Warning: Spoilers ahead!
Netflix recently released 13 Reasons Why, a teen-oriented and young-adult-inspired TV mini-series that seems to miss the mark for the intended purpose.
To start things out, 13 Reasons Why on Netflix is based on a young adult novel of the same name by author Jay Asher. Asher, who published the novel through Penguin Books in 2007, was 32 when it released and quite a distance from his own high school years.
— Jay Asher (@jayasherguy) April 5, 2017
With teen suicide serving as the running theme for 13 Reasons Why on Netflix, the theory behind the show seems to indicate that there is always a laundry list of reasons why an emotional teenager might be inspired to take her own life despite the strong community that she lived in, including a healthy home life with loving parents.
If time and technology is any indicator, it is hard to fathom how someone that graduated high school during the mid-1990s would have any clue as to just what a millennial teenager goes through, especially in the era of social media. The internet seems to have emerged as a springboard for teen bullying and the onslaught of smartphones and instant social media access means that teenagers can do mean things that will destroy someone’s life at the tap of a finger.
Now don’t get me wrong, teenage suicide is a growing epidemic and potentially a public emergency in the United States, but there are also other considerations to look at. For example, just how much cyber-bullying does it take to push someone to suicide as opposed to real-life bullying?
Back in the 1990s, real-life bullying was just as much an epidemic as it is today. Kids were beaten up, mocked, tortured, and flat-out humiliated at every corner in their life. But it all happened in person. Nowadays, all that can happen while a teenager lies at home in their bed, sleeping and getting ready for a fresh new day at school tomorrow. But once they get to school, they find out what their so-called friends were up to the night before, which could include posting compromising photos, videos, or screenshots of private messages.

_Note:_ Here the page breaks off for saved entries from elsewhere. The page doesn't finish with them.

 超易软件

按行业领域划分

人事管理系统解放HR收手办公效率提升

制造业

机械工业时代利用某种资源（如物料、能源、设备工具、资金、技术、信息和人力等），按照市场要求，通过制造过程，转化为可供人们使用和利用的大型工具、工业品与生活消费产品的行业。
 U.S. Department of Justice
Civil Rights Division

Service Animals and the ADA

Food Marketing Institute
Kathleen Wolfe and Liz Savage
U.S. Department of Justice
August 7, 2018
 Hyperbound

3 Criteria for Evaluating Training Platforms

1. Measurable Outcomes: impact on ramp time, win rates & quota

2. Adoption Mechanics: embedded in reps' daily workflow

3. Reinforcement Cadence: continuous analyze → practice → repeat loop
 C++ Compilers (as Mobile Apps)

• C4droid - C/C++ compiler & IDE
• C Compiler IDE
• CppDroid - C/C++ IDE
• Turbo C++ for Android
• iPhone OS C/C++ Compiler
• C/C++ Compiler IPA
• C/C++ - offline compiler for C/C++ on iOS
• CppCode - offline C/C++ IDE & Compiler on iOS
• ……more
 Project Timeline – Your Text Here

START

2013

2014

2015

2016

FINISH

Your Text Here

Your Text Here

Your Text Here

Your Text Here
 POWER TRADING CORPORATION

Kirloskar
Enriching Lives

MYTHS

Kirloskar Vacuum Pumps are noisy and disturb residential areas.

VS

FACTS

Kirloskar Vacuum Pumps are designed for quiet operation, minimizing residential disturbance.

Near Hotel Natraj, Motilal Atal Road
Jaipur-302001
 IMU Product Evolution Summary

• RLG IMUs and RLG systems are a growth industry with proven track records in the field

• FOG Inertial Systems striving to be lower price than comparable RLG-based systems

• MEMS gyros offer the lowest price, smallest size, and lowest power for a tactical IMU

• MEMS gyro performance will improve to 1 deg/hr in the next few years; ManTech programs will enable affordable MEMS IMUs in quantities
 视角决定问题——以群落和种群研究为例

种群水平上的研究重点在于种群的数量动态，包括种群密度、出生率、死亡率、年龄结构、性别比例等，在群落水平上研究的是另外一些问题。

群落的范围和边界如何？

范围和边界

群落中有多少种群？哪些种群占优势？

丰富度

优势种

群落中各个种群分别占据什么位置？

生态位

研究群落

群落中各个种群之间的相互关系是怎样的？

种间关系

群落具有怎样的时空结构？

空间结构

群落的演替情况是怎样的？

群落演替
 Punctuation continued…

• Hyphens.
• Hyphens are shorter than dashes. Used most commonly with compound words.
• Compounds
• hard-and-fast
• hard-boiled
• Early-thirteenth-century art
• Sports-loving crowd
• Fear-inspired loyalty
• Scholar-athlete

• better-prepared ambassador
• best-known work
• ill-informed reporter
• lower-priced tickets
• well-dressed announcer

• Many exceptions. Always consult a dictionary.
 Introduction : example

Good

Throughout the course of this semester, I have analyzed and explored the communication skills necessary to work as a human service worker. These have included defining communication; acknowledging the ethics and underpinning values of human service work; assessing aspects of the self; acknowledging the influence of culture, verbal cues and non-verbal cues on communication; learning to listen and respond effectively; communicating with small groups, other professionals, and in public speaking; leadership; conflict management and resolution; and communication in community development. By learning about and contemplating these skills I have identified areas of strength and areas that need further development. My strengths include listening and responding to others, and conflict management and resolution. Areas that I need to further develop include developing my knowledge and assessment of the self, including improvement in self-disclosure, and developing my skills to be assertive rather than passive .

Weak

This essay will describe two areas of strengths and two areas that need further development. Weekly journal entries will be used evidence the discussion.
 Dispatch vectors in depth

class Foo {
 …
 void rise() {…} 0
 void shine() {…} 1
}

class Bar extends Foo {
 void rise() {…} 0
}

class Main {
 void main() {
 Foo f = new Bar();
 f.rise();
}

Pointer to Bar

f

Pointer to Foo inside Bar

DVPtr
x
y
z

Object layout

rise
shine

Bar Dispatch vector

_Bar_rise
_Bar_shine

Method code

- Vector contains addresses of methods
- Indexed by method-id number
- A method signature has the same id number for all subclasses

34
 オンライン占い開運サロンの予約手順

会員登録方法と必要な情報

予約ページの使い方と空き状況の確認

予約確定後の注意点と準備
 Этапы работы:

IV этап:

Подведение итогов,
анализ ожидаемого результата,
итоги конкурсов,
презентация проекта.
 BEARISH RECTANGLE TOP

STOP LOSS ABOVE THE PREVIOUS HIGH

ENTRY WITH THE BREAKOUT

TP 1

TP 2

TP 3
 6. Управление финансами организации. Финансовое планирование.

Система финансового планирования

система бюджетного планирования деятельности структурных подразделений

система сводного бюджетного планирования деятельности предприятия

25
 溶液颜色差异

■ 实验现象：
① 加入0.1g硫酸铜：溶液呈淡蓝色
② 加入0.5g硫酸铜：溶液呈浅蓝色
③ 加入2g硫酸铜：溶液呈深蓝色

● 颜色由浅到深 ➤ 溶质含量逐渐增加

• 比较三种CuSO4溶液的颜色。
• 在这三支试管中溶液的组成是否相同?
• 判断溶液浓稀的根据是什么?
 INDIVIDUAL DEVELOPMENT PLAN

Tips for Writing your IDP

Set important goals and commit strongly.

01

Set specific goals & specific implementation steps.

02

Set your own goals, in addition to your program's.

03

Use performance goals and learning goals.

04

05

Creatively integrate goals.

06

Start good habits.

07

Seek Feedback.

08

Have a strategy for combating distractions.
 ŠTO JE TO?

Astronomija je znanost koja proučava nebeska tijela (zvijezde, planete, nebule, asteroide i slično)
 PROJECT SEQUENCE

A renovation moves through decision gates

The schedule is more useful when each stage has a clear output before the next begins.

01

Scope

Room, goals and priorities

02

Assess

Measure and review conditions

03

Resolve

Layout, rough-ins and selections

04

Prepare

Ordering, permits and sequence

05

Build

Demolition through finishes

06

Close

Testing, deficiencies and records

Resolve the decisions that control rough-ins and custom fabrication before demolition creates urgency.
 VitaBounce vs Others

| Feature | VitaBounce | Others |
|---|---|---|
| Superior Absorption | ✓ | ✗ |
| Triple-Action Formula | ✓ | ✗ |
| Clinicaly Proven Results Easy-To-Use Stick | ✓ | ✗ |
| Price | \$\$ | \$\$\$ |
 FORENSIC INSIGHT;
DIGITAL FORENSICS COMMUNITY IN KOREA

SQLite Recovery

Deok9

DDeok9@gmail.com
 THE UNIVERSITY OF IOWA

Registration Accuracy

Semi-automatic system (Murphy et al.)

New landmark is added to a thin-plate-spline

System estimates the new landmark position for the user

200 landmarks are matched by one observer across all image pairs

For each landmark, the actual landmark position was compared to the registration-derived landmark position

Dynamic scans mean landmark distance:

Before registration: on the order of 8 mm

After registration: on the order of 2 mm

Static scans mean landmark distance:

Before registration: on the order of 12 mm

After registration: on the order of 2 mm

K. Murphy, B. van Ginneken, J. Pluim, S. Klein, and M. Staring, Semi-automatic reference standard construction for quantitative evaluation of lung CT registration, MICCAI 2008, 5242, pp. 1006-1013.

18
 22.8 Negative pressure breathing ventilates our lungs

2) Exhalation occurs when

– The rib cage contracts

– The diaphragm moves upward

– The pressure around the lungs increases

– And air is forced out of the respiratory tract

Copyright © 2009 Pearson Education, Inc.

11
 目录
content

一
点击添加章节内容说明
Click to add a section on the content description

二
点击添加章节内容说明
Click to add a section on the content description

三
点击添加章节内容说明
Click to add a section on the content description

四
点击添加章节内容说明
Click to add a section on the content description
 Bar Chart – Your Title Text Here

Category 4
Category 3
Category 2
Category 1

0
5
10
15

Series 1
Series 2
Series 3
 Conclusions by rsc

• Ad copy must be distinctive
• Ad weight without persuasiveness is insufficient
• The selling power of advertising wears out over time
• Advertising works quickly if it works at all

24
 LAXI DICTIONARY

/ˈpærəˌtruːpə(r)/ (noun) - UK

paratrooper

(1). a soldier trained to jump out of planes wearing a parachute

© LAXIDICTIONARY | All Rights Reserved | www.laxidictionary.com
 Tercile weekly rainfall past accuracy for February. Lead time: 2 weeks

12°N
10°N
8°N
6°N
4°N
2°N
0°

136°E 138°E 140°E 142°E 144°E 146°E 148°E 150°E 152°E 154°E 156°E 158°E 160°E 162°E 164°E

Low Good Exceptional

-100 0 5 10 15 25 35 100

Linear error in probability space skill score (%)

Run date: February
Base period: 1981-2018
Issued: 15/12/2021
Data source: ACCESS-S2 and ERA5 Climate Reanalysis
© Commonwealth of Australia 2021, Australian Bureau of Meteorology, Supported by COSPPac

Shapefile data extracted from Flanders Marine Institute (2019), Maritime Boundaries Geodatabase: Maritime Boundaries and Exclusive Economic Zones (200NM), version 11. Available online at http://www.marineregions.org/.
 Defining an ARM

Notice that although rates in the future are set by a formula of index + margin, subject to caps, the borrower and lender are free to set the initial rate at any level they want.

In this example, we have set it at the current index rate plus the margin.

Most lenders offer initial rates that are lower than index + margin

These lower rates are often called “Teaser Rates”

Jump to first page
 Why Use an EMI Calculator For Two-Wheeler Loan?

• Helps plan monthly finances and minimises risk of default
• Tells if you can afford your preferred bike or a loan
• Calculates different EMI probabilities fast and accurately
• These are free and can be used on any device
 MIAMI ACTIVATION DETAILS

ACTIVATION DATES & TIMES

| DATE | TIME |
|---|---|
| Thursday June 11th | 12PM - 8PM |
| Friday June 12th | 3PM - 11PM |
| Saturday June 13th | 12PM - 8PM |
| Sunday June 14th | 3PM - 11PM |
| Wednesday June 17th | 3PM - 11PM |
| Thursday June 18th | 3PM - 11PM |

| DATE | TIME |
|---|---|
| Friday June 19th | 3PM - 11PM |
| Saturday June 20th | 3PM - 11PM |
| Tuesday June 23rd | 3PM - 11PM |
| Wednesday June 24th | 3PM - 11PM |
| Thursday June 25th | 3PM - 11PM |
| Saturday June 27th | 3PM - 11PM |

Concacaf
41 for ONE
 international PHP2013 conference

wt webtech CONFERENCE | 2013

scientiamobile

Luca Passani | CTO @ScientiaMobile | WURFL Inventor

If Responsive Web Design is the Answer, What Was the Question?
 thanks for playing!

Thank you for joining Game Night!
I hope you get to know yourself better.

But this played out a little differently in Netflix’s 13 Reasons Why. Not only did the show make use of modern teens to push a point, but they also used old-school technology to drive it home.
— VINE: GotDamnZo (@GotDamnZo) April 9, 2017
Our suicide girl in 13 Reasons Why was named Hannah Baker. The show started with the fallout of Hannah’s suicide, and the other main character, Clay Jensen, receives a box full of 13 tapes (seven tapes, each with two sides), each explaining the reason why a certain person was responsible for Hannah’s suicide. Also, you guessed it, Hannah Baker made the tapes herself just before she killed herself.
Although I am not encouraging you to watch 13 Reasons Why on Netflix, I feel compelled to warn you that detailed spoilers for the show are coming up next. You should only proceed with that warning in mind.
On tape one of 13 Reasons Why, we find out that one of several jocks started the downward spiral of Hannah Baker by sharing a picture of her in a suggestive position that seems to indicate that she was about to have sex, which she didn’t.
Each tape of 13 Reasons Why is dedicated to a specific person, which ranges from the girl who hit a stop sign and caused a fatal crash all the way to another girl who was caught on camera kissing Hannah (topless) and abandons her to keep her sexuality in the closet.
Hannah also witnessed the rape of her former best friend on one tape and blames it on the girl’s boyfriend, rightfully so. But she did not blame the guy who actually did the rape because he would later end up raping Hannah, which also seemed to be the tipping point for her suicide.
But in the end, 13 Reasons Why on Netflix actually featured 13 painful episodes of unrealistic characters doing things that could be perceived as naive to some, but downright scripted to others. What people need to realize is that there really are teenagers out there that are abused on so many levels that this so-called 13 Reasons Why pales in comparison.
— BuzzFeed (@BuzzFeed) April 14, 2017
What we are left with on Netflix’s 13 Reasons Why are attractive teenage kids who do nasty things to each other and some live to regret their decisions, with one exception of another attempted suicide on the last episode. The characters essentially are dismissive of the suicide, but cling to it as if it were a hot topic. In the end, 13 Reasons Why seemed to convey the message that suicide is trending, and that is the last thing that young people need on a trend list.
If you or someone you know needs help with suicidal thoughts, please call the National Suicide Prevention Hotline at 1-800-273-8255.